The flaw in the crystal

The longest story in the collection. Agatha has the gift of making people well. But when she tries to cure Harding of his insanity, things start to go wrong. How can she help others and at the same time protect herself?

The nature of the evidence

A barrister’s adored first wife dies. Her ghost then prevents him having sex with his second wife.

If the Dead Knew

Organist Wilfred Hollyer’s mother who raised him from a sickly child, protecting him ... or over-protecting him and preventing him from being able to earn a decent living. As as result he can only marry love-of-his-life Effie Carroll when his mother dies which might be twenty years away. But he loves his mother. But ...

Guilt in the form of supernatural phantasms.

The Victim

Chauffeur Steven Ackroyd becomes violently angry if he perceives anyone coming in between him and his girlfriend, Dorsy, a fellow servant. So when she leaves Mr Greathead’s employ, he plans the perfect murder to revenge himself upon his master. What could go wrong?

The Finding of the Absolute

Mr Spalding develops his own metaphysical consolation in place of religion after his wife leaves him for an Imagist poet. Then he dies. Heaven seems remarkably like the role-playing computer simulation Second Life, decades before it started. With Kant.

Selected quotes:


Women never seem to consider that a man can get all the talk he wants from other men.” (Where their fire is not quenched)

Sleep made him beautiful and innocent; it laid a fine, smooth tissue over his coarseness; it made his mouth gentle; it entirely hid his eyes.” (Where their fire is not quenched)

Then, suddenly, the room began to come apart before her eyes, to split into shafts of floor and furniture and ceiling that shifted and were thrown by their commotion into different planes.
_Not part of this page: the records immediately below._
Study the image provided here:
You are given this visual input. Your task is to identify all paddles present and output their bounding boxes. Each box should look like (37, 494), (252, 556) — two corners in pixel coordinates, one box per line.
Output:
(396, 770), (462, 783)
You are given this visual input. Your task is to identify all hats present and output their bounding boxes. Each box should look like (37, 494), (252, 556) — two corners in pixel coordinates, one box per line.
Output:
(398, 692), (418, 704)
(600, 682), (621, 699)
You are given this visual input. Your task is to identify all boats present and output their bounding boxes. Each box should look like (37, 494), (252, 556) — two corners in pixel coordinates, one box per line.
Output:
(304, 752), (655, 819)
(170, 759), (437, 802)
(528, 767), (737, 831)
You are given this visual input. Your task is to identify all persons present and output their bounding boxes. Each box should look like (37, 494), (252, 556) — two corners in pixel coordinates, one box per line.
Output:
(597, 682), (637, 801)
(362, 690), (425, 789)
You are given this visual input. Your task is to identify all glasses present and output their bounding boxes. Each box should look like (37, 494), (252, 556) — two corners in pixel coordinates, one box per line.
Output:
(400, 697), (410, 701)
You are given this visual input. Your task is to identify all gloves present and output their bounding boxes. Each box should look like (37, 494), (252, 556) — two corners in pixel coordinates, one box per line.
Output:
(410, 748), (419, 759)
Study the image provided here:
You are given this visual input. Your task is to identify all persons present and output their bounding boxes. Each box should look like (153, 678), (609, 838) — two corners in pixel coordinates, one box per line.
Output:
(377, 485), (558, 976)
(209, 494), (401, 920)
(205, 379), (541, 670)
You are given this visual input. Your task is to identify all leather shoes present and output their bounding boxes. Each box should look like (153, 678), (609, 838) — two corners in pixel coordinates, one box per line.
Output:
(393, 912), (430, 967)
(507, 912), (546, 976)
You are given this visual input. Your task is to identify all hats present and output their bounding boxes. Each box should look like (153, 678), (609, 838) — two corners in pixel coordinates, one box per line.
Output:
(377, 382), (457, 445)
They leaned slanting at every possible angle; they crossed and overlaid each other with a transparent mingling of dislocated perspectives, like reflections fallen on an interior seen behind glass.” (Where their fire is not quenched)

The revolving doors caught her and pushed her out into the street.” (Where their fire is not quenched)

The strange quality of her state was this, that it had no time. ... She was aware of things happening and about to happen; she fixed them by the place they occupied, and measured their duration by the space she went through. So now she thought: If I could only go back and get to the place where it hadn’t happened.” (Where their fire is not quenched)

Their passion weighed on them with the unbearable, unescapable boredom of immortality.” (Where their fire is not quenched)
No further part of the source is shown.